Antibiotics have saved countless lives over the decades. However, for the pathogens that kill it, antibiotics are an old enemy, and they are already adept at fighting.
It turns out that the spread of antibiotic resistance may not be as restricted as we assumed, giving more species much easier access to antibiotic resistance than we previously thought.
The results came from a study conducted by bioinformatics researcher Jan Zrimmek from Chalmers University of Technology in Sweden, which looked for markers of movement between DNA elements called plasmids.

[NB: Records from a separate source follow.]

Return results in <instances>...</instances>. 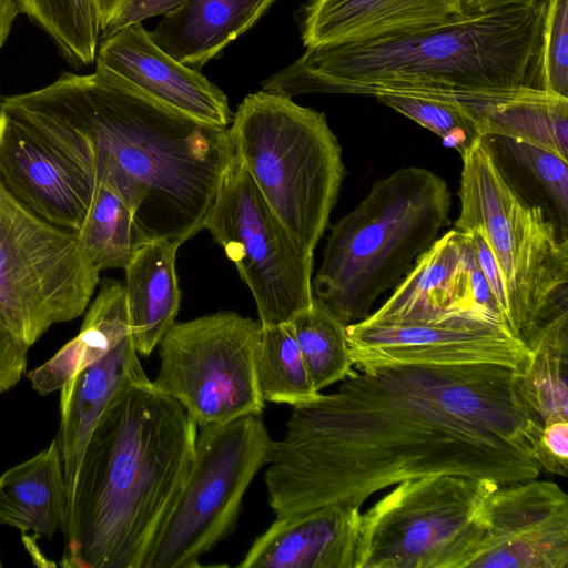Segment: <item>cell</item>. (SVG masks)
<instances>
[{
	"label": "cell",
	"instance_id": "cell-1",
	"mask_svg": "<svg viewBox=\"0 0 568 568\" xmlns=\"http://www.w3.org/2000/svg\"><path fill=\"white\" fill-rule=\"evenodd\" d=\"M499 365L354 371L338 388L293 407L267 464L276 518L337 505L432 475L538 478L528 434L539 422Z\"/></svg>",
	"mask_w": 568,
	"mask_h": 568
},
{
	"label": "cell",
	"instance_id": "cell-2",
	"mask_svg": "<svg viewBox=\"0 0 568 568\" xmlns=\"http://www.w3.org/2000/svg\"><path fill=\"white\" fill-rule=\"evenodd\" d=\"M2 106L95 185L116 192L145 242L203 230L234 155L230 126L201 122L95 69L62 72Z\"/></svg>",
	"mask_w": 568,
	"mask_h": 568
},
{
	"label": "cell",
	"instance_id": "cell-3",
	"mask_svg": "<svg viewBox=\"0 0 568 568\" xmlns=\"http://www.w3.org/2000/svg\"><path fill=\"white\" fill-rule=\"evenodd\" d=\"M197 425L152 382L118 394L87 443L62 526L63 568H144L190 475Z\"/></svg>",
	"mask_w": 568,
	"mask_h": 568
},
{
	"label": "cell",
	"instance_id": "cell-4",
	"mask_svg": "<svg viewBox=\"0 0 568 568\" xmlns=\"http://www.w3.org/2000/svg\"><path fill=\"white\" fill-rule=\"evenodd\" d=\"M544 6L466 11L419 31L317 45L268 77L262 91L398 94L466 102L541 89Z\"/></svg>",
	"mask_w": 568,
	"mask_h": 568
},
{
	"label": "cell",
	"instance_id": "cell-5",
	"mask_svg": "<svg viewBox=\"0 0 568 568\" xmlns=\"http://www.w3.org/2000/svg\"><path fill=\"white\" fill-rule=\"evenodd\" d=\"M452 196L433 171L406 166L376 180L364 199L331 226L314 296L346 325L371 314L449 223Z\"/></svg>",
	"mask_w": 568,
	"mask_h": 568
},
{
	"label": "cell",
	"instance_id": "cell-6",
	"mask_svg": "<svg viewBox=\"0 0 568 568\" xmlns=\"http://www.w3.org/2000/svg\"><path fill=\"white\" fill-rule=\"evenodd\" d=\"M230 134L236 156L272 212L313 255L347 174L325 114L261 90L237 106Z\"/></svg>",
	"mask_w": 568,
	"mask_h": 568
},
{
	"label": "cell",
	"instance_id": "cell-7",
	"mask_svg": "<svg viewBox=\"0 0 568 568\" xmlns=\"http://www.w3.org/2000/svg\"><path fill=\"white\" fill-rule=\"evenodd\" d=\"M460 156L455 229L481 231L501 274L511 333L527 344L568 313V239L510 183L483 136Z\"/></svg>",
	"mask_w": 568,
	"mask_h": 568
},
{
	"label": "cell",
	"instance_id": "cell-8",
	"mask_svg": "<svg viewBox=\"0 0 568 568\" xmlns=\"http://www.w3.org/2000/svg\"><path fill=\"white\" fill-rule=\"evenodd\" d=\"M499 485L448 474L397 484L361 514L357 568H468Z\"/></svg>",
	"mask_w": 568,
	"mask_h": 568
},
{
	"label": "cell",
	"instance_id": "cell-9",
	"mask_svg": "<svg viewBox=\"0 0 568 568\" xmlns=\"http://www.w3.org/2000/svg\"><path fill=\"white\" fill-rule=\"evenodd\" d=\"M99 283L77 231L43 220L0 182V321L11 334L30 347L82 315Z\"/></svg>",
	"mask_w": 568,
	"mask_h": 568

If the genome is a cookbook, then the plasmids can be imagined as loose scraps of paper containing valuable recipes stolen from friends and relatives. Many of them contain instructions for making materials that can help bacteria survive stressful conditions.
And for bacteria, the dose of antibiotics is as cumbersome as it is.
While we have been using it as a form of medicine for the better part of a hundred years, the truth is that we have simply been inspired by a microbial arms race that may be as old as life itself.
As different types of microbes have devised new ways to stunt the growth of their bacterial competitors through the ages, bacteria have invented new ways to overcome them.
These defense measures are often preserved in plasmid encoding, allowing bacterial cells to easily share resistance through a process called conjugation. If this word raises thoughts of encounters during prison visits, you need to expand your imagination a little to portray it … among single-celled organisms.
In order to widely distribute plasmids between cells to make bacterial tissues, they must possess a region of genetic coding called the parent–From–Transfer sequence, or oriT.
This sequence is what It deals with an enzyme Which cuts the plasmid to open it for easy copying, and then closes it again. Without oriT, the confidential plasmid recipe would remain in its possession.
In the past, it was thought that each plasmid needed to possess both oriT and the enzyme code in order to participate in conjugation work.
Today, it is clear that the enzyme is not necessarily specific to any particular oriT sequence, which means that if a bacterial cell contains many plasmids, some may benefit from the enzymes encoded by others.
If we want to come up with a catalog of plasmids that can be shared – including those that contain instructions for antibiotic resistance – we simply need to know how many contain the oriT sequence.
Unfortunately, finding and measuring these sequences is a daunting and time-consuming task so Zrimec has developed a more efficient method for searching for oriT based on the unique properties of the physical properties of the encoder.
He applied his findings to a database of more than 4,600 plasmids, and calculate how common mobile plasmids were based on oriT prevalence.
It turns out we might have been too far off the mark in how common this basic sequence was, with Zrimec’s scores being eight times higher than the results of previous estimates.
Taking other conversion factors into account, it could mean that there are twice as many mobile plasmids among bacteria than we imagine, with twice the number of bacterial species having. And this is not all.
Another discovery Zrimec made is cause for concern.
“Plasmids belong to different kinetic groups, or MOB groups, so they cannot switch between any bacterial type.” Zrimec says.
However, his research now suggests that half of the oriT sequences he found suitable for conjugation enzymes from the MOB group are very different, suggesting that the boundaries between bacterial species may be more permeable to plasmids than we also thought.
All this is worrying news in the race to develop new anti-bacterial treatments.
“These results could indicate a robust network of plasmids transport between bacteria in humans, animals, plants, soil, aquatic environments, and industries, to name but a few.” Zrimec says.
“Resistance genes occur naturally in many different bacteria in these ecosystems, and the hypothetical network could mean that genes from all of these environments can be passed on to the bacteria that cause disease in humans.”
It’s an arms race we got into in order to save lives – we never imagined how adept bacteria could match our firepower.
Technology like this will help us better understand what we are facing. Indeed, it doesn’t look pretty.
This research was published in Microbiology is open.